═══ Excerpt provided ═══

Wednesday, May 20, 2009
I swear I'm ready to trade him in for a new model at the moment. Everything is about me, me, me. Something he often accuses me of, but he's damn good at it too.
Our plan for dinner yesterday was to cash in our coupons for the free KFC dinner. Only I discovered that the KFC that's really close to our home is closed, and because I'd just finished my grocery shopping, I didn't really have time to find another.
So my husband tried to go last night. And of course, after 2 weeks, they're still handing out rain checks. Which the manager told him had to be postmarked by yesterday -- which was clearly impossible by that point.
And when he called me to ask me what to do, I was outside with the dogs & didn't hear his call. Never crossed his mind that I take them out beore he gets home so that hopefully he doesn't have to the minute he gets home -- no, all he knows is he wanted to reach me & couldn't.
Of course we have things going on right now that aren't a whole lot of fun. We're both tired. We'd both like to have an uncluttered house. Didn't much help that his sister called last night, and told him his Dad (who has Alzheimers) is getting worse. What can you do about that when you live clear across the country?
He told me he'll be happy when the house is together. Before that it was when we would be together again (hello, that's happened, where's the joy?). He rails at me because I force him to come walk the dogs with me on the weekend -- time he could be using to unpack -- but I'm tired of having to always walk them on my own. I've spent more than a year on my own, and I'd like some company. I even shorten the walk for him -- half an hour will not make that big a difference in his life, but you'd think I'd just asked him to clean the house & cook all the meals & scoop the litterboxes.
So my roundabout point is that life starts today. Not tomorrow, not next week. And we can choose whether or not we're happy about that.

═══

--- Jobs ---
1/ Rewrite the blog post from "Our plan for" up to and including "by that point.", substituting "Kentucky Fried Chicken" for "KFC".
2/ In the blog post, what did the manager tell the husband about the rain checks?
3/ Name each chore that the blog post lists in describing how the husband reacted to being asked to walk the dogs.
The items after this blog post are separate material and have no connection to it.

═══ Entries supplied ═══

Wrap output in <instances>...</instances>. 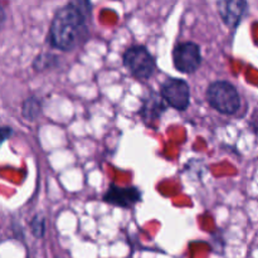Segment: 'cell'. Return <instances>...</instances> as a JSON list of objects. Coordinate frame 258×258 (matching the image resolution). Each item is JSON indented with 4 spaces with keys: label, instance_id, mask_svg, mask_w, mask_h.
<instances>
[{
    "label": "cell",
    "instance_id": "1",
    "mask_svg": "<svg viewBox=\"0 0 258 258\" xmlns=\"http://www.w3.org/2000/svg\"><path fill=\"white\" fill-rule=\"evenodd\" d=\"M92 13L90 0H71L55 13L49 28V43L53 48L72 50L88 38V20Z\"/></svg>",
    "mask_w": 258,
    "mask_h": 258
},
{
    "label": "cell",
    "instance_id": "2",
    "mask_svg": "<svg viewBox=\"0 0 258 258\" xmlns=\"http://www.w3.org/2000/svg\"><path fill=\"white\" fill-rule=\"evenodd\" d=\"M208 103L223 115H233L241 107V98L236 87L227 81L213 82L207 90Z\"/></svg>",
    "mask_w": 258,
    "mask_h": 258
},
{
    "label": "cell",
    "instance_id": "3",
    "mask_svg": "<svg viewBox=\"0 0 258 258\" xmlns=\"http://www.w3.org/2000/svg\"><path fill=\"white\" fill-rule=\"evenodd\" d=\"M123 66L135 78L146 81L156 70L155 58L143 45H134L123 53Z\"/></svg>",
    "mask_w": 258,
    "mask_h": 258
},
{
    "label": "cell",
    "instance_id": "4",
    "mask_svg": "<svg viewBox=\"0 0 258 258\" xmlns=\"http://www.w3.org/2000/svg\"><path fill=\"white\" fill-rule=\"evenodd\" d=\"M160 93L169 106L184 111L190 103V90L188 83L180 78H168L161 85Z\"/></svg>",
    "mask_w": 258,
    "mask_h": 258
},
{
    "label": "cell",
    "instance_id": "5",
    "mask_svg": "<svg viewBox=\"0 0 258 258\" xmlns=\"http://www.w3.org/2000/svg\"><path fill=\"white\" fill-rule=\"evenodd\" d=\"M173 62L179 72H196L202 63L201 48L193 42L179 43L173 50Z\"/></svg>",
    "mask_w": 258,
    "mask_h": 258
},
{
    "label": "cell",
    "instance_id": "6",
    "mask_svg": "<svg viewBox=\"0 0 258 258\" xmlns=\"http://www.w3.org/2000/svg\"><path fill=\"white\" fill-rule=\"evenodd\" d=\"M141 197L143 194L135 186L122 188V186L111 185L103 196V202L111 206L130 209L139 202H141Z\"/></svg>",
    "mask_w": 258,
    "mask_h": 258
},
{
    "label": "cell",
    "instance_id": "7",
    "mask_svg": "<svg viewBox=\"0 0 258 258\" xmlns=\"http://www.w3.org/2000/svg\"><path fill=\"white\" fill-rule=\"evenodd\" d=\"M248 10L247 0H219L218 13L224 24L229 28H237Z\"/></svg>",
    "mask_w": 258,
    "mask_h": 258
},
{
    "label": "cell",
    "instance_id": "8",
    "mask_svg": "<svg viewBox=\"0 0 258 258\" xmlns=\"http://www.w3.org/2000/svg\"><path fill=\"white\" fill-rule=\"evenodd\" d=\"M166 101L161 93L150 92L143 101L140 108V116L144 122L148 126H154L161 118L163 113L166 111Z\"/></svg>",
    "mask_w": 258,
    "mask_h": 258
},
{
    "label": "cell",
    "instance_id": "9",
    "mask_svg": "<svg viewBox=\"0 0 258 258\" xmlns=\"http://www.w3.org/2000/svg\"><path fill=\"white\" fill-rule=\"evenodd\" d=\"M42 113V102L35 96H30L24 101L22 107L23 117L27 120H35Z\"/></svg>",
    "mask_w": 258,
    "mask_h": 258
},
{
    "label": "cell",
    "instance_id": "10",
    "mask_svg": "<svg viewBox=\"0 0 258 258\" xmlns=\"http://www.w3.org/2000/svg\"><path fill=\"white\" fill-rule=\"evenodd\" d=\"M55 60H57V58H55L53 54H49V53H43V54L38 55V57L35 58L33 66H34L35 71H44V70H48V68L53 67Z\"/></svg>",
    "mask_w": 258,
    "mask_h": 258
},
{
    "label": "cell",
    "instance_id": "11",
    "mask_svg": "<svg viewBox=\"0 0 258 258\" xmlns=\"http://www.w3.org/2000/svg\"><path fill=\"white\" fill-rule=\"evenodd\" d=\"M30 229L35 238H43L45 233V219L39 214L34 216L30 221Z\"/></svg>",
    "mask_w": 258,
    "mask_h": 258
},
{
    "label": "cell",
    "instance_id": "12",
    "mask_svg": "<svg viewBox=\"0 0 258 258\" xmlns=\"http://www.w3.org/2000/svg\"><path fill=\"white\" fill-rule=\"evenodd\" d=\"M13 134V128L9 127V126H4V127L2 128V139L3 141H7L8 139L10 138V135Z\"/></svg>",
    "mask_w": 258,
    "mask_h": 258
}]
</instances>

═══

--- Task results ---
1/
Our plan for dinner yesterday was to cash in our coupons for the free Kentucky Fried Chicken dinner. Only I discovered that the Kentucky Fried Chicken that's really close to our home is closed, and because I'd just finished my grocery shopping, I didn't really have time to find another.
So my husband tried to go last night. And of course, after 2 weeks, they're still handing out rain checks. Which the manager told him had to be postmarked by yesterday -- which was clearly impossible by that point.

2/ The manager said they had to be postmarked by yesterday.

3/ Clean the house, cook all the meals, scoop the litterboxes